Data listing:
"""
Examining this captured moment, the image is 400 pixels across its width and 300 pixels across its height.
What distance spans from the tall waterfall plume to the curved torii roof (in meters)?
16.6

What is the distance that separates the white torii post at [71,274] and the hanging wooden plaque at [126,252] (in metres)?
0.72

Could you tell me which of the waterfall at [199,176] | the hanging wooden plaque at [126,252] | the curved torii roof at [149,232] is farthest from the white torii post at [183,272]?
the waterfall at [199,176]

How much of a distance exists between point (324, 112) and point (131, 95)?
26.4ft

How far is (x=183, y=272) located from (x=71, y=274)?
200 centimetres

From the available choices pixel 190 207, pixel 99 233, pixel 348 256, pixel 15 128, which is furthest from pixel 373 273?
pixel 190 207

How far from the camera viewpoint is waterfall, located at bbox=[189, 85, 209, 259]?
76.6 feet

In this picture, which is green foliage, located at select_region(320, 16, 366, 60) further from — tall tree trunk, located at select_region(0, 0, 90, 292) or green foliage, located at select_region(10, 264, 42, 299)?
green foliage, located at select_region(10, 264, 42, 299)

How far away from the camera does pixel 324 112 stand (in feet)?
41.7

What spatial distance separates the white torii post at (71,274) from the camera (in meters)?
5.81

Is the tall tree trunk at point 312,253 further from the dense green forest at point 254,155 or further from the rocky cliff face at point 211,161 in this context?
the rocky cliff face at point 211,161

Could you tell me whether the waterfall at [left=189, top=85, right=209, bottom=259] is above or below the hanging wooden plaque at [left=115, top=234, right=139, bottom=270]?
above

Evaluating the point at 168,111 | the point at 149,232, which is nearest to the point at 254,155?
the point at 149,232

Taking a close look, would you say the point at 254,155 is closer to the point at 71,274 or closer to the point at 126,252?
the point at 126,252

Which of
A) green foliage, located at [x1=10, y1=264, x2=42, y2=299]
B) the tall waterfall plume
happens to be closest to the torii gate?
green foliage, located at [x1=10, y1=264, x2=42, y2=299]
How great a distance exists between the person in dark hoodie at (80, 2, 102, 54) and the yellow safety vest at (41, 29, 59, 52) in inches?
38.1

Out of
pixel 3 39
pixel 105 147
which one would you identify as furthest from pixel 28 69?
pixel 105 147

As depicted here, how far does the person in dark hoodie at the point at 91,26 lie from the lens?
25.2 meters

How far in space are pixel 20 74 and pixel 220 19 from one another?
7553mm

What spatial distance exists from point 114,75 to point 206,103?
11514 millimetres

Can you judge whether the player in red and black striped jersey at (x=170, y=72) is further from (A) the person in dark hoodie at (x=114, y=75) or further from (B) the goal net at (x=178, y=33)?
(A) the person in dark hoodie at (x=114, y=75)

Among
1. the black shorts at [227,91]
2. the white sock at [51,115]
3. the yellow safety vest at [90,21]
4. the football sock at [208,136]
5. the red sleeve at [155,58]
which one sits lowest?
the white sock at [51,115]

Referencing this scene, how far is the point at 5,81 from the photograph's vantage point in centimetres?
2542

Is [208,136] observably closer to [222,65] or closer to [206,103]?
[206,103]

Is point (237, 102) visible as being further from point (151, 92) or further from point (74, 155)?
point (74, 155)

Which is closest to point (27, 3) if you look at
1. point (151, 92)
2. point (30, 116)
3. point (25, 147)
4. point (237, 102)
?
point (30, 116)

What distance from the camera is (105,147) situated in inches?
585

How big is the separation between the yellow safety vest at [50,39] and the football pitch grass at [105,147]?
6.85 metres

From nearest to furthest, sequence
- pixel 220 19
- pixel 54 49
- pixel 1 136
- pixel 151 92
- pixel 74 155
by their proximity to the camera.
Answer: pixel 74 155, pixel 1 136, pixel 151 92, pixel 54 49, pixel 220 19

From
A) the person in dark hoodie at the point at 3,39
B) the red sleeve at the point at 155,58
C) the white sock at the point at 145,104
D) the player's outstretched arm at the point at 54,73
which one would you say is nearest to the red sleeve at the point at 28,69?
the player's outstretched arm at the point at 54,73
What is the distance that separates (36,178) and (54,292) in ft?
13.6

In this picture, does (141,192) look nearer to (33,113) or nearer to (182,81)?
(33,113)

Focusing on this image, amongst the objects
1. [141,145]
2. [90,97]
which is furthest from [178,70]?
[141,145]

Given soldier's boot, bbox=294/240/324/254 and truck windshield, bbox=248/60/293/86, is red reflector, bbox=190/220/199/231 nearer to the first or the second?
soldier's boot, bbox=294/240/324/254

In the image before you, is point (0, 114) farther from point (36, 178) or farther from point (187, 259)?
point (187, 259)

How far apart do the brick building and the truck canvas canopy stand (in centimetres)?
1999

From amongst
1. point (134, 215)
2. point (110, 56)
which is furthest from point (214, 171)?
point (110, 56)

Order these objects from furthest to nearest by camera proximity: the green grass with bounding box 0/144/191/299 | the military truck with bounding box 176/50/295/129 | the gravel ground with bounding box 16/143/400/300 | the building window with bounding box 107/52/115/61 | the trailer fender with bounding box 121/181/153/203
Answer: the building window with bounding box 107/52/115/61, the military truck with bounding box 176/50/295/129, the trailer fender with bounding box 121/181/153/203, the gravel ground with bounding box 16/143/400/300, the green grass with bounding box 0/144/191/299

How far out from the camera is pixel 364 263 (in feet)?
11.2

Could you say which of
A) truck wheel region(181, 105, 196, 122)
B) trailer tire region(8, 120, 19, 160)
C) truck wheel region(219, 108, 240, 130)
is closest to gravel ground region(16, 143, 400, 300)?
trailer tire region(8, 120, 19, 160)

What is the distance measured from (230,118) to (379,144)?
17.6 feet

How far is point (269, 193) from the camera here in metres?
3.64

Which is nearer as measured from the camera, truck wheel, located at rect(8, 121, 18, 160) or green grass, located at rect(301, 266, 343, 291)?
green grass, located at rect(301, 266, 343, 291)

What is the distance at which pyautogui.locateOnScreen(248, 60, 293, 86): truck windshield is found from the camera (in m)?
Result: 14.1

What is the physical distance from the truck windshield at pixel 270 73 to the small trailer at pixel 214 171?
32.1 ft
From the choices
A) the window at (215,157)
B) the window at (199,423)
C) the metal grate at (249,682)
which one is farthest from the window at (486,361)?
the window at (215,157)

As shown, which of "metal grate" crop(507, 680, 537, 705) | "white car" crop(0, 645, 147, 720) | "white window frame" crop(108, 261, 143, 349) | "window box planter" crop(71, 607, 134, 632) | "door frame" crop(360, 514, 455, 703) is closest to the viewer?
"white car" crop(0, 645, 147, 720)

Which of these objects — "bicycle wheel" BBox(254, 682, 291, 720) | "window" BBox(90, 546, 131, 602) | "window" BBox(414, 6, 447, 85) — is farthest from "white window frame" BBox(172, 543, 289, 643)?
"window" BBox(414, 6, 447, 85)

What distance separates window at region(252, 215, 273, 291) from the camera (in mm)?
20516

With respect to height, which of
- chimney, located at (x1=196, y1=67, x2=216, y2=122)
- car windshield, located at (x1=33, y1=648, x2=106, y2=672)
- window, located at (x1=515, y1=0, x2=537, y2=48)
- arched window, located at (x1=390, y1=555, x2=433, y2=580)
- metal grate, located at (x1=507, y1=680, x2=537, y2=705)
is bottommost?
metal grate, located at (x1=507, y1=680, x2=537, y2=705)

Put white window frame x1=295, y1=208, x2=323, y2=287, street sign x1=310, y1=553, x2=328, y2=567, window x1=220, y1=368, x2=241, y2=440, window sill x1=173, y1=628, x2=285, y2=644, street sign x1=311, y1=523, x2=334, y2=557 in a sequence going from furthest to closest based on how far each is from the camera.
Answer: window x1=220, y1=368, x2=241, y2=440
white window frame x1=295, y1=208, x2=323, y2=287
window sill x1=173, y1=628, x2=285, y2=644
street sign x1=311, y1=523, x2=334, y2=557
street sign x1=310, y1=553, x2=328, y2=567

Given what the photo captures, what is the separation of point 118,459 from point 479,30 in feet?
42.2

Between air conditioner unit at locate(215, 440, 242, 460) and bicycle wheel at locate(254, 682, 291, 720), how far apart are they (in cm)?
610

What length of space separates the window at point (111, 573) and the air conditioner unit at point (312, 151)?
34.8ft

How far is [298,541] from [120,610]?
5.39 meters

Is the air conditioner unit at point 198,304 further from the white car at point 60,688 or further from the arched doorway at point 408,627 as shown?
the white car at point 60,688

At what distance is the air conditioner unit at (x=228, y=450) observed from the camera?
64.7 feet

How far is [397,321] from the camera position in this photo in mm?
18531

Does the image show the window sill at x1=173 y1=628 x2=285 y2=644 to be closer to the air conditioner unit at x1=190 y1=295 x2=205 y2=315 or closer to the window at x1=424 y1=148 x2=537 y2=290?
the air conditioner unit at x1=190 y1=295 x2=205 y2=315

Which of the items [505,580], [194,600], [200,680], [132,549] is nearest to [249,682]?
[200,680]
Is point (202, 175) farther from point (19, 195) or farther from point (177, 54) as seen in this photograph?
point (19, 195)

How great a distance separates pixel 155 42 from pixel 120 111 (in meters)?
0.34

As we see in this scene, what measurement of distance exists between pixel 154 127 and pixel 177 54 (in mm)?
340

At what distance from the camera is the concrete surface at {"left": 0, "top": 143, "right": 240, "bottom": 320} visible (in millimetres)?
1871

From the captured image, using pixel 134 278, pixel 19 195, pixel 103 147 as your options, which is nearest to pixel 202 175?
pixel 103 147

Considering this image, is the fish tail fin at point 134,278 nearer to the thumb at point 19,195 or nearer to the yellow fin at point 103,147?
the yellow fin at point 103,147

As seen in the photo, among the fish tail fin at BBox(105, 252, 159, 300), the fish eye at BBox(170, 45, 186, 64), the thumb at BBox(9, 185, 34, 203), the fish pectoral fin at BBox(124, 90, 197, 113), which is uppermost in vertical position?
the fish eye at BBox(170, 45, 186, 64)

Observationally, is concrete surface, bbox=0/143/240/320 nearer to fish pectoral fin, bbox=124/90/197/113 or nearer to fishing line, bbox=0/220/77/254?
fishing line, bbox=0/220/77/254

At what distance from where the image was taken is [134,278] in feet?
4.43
"""
- _Exercise prompt_
Copy out the material word for word from the line containing "Can you judge" through the line containing "6.85 metres", including both of those lines.

- _Worked solution_
Can you judge whether the player in red and black striped jersey at (x=170, y=72) is further from (A) the person in dark hoodie at (x=114, y=75) or further from (B) the goal net at (x=178, y=33)?
(A) the person in dark hoodie at (x=114, y=75)

Among
1. the black shorts at [227,91]
2. the white sock at [51,115]
3. the yellow safety vest at [90,21]
4. the football sock at [208,136]
5. the red sleeve at [155,58]
which one sits lowest?
the white sock at [51,115]

Referencing this scene, how far is the point at 5,81 from the photograph's vantage point in centimetres?
2542

Is [208,136] observably closer to [222,65] or closer to [206,103]?
[206,103]

Is point (237, 102) visible as being further from point (151, 92) or further from point (74, 155)?
point (74, 155)

Which is closest to point (27, 3) if you look at
1. point (151, 92)
2. point (30, 116)
3. point (25, 147)
4. point (237, 102)
?
point (30, 116)

What distance from the camera is (105,147) situated in inches?
585

How big is the separation between the yellow safety vest at [50,39] and the football pitch grass at [105,147]?
6.85 metres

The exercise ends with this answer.